_The task_
Quote the records beneath, complete and exact. Leave out images.

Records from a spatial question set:
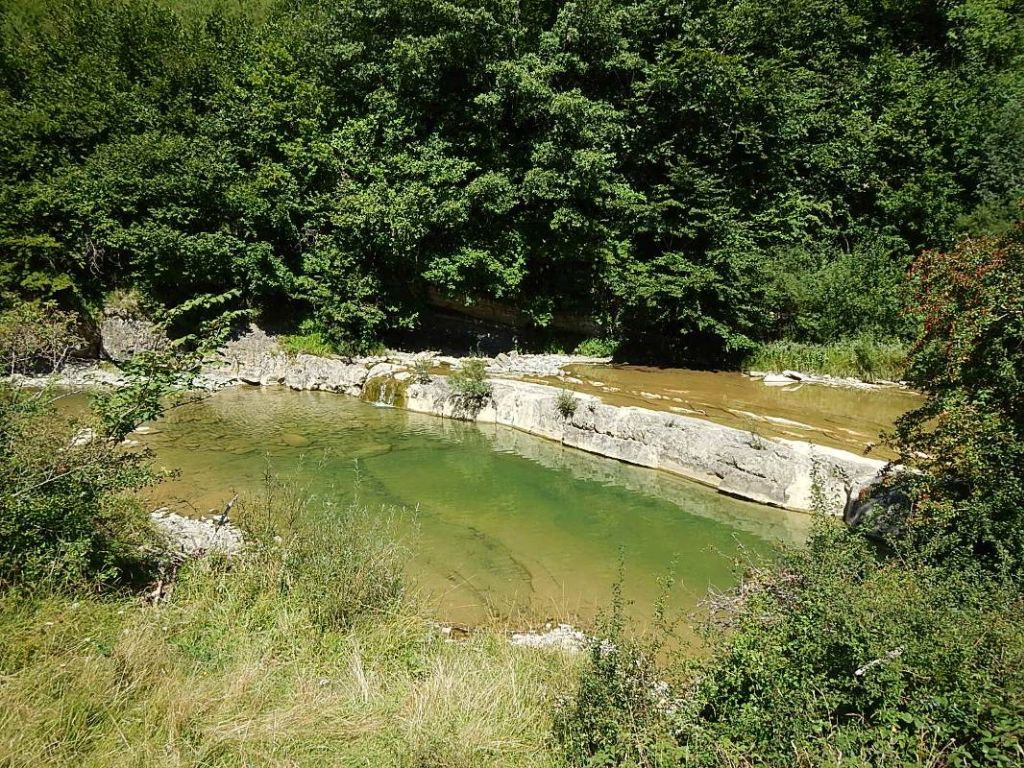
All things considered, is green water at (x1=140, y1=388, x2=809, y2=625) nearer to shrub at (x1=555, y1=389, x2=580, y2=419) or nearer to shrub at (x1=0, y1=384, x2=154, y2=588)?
shrub at (x1=555, y1=389, x2=580, y2=419)

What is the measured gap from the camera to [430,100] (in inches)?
699

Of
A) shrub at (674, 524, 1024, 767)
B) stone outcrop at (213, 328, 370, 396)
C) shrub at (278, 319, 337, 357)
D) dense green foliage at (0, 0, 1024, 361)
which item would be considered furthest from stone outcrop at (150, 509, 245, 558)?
dense green foliage at (0, 0, 1024, 361)

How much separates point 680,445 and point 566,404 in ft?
8.67

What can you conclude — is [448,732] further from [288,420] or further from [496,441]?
[288,420]

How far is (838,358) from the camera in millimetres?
15445

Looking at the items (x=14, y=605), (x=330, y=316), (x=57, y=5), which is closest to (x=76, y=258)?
(x=330, y=316)

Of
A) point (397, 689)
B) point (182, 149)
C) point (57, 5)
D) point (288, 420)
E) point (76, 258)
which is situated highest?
point (57, 5)

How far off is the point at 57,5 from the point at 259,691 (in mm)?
26020

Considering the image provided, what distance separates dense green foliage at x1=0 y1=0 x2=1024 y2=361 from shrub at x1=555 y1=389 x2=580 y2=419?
528cm

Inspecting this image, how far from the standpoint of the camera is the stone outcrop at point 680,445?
9.33 m

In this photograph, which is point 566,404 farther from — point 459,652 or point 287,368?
point 287,368

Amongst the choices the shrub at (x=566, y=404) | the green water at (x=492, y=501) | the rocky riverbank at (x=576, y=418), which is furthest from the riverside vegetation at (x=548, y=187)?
the shrub at (x=566, y=404)

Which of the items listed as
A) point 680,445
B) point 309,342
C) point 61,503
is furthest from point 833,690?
point 309,342

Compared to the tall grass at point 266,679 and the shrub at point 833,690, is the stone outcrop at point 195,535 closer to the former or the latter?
the tall grass at point 266,679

_Exercise result_
All things considered, is green water at (x1=140, y1=388, x2=809, y2=625) nearer to shrub at (x1=555, y1=389, x2=580, y2=419) or nearer to shrub at (x1=0, y1=384, x2=154, y2=588)?
shrub at (x1=555, y1=389, x2=580, y2=419)

What is the measured gap from the camera to [430,100] (in inches)?
699

Of
A) shrub at (674, 524, 1024, 767)
B) stone outcrop at (213, 328, 370, 396)
C) shrub at (278, 319, 337, 357)
D) dense green foliage at (0, 0, 1024, 361)
which item would be considered furthest from stone outcrop at (150, 509, 245, 558)?
dense green foliage at (0, 0, 1024, 361)

How much separates point 680,445 and point 566,404 in ft?
8.67

What can you conclude — is [448,732] further from [288,420] or further from [496,441]?
[288,420]

How far is (838,358) from the camera in millimetres?
15445

Looking at the items (x=14, y=605), (x=330, y=316), (x=57, y=5), which is closest to (x=76, y=258)?
(x=330, y=316)

Of
A) point (397, 689)
B) point (182, 149)
C) point (57, 5)
D) point (288, 420)
E) point (76, 258)
which is situated highest?
point (57, 5)

How far off is the point at 57,5 from the point at 259,691 (in mm)?
26020

Considering the image provided, what distance separates dense green foliage at x1=0 y1=0 x2=1024 y2=361 from shrub at x1=555 y1=389 x2=580 y2=419?
528cm

Inspecting this image, how far from the standpoint of the camera is the stone outcrop at point 680,445?
9.33 m

In this photograph, which is point 566,404 farther from — point 459,652 or point 287,368?
point 287,368

Amongst the choices the shrub at (x=566, y=404) | the green water at (x=492, y=501) | the rocky riverbank at (x=576, y=418), which is furthest from the riverside vegetation at (x=548, y=187)?
the shrub at (x=566, y=404)

Which of the items listed as
A) point 680,445
B) point 309,342
C) point 61,503
is furthest from point 833,690?
point 309,342

Compared to the tall grass at point 266,679 and the shrub at point 833,690, is the stone outcrop at point 195,535 closer to the former or the latter?
the tall grass at point 266,679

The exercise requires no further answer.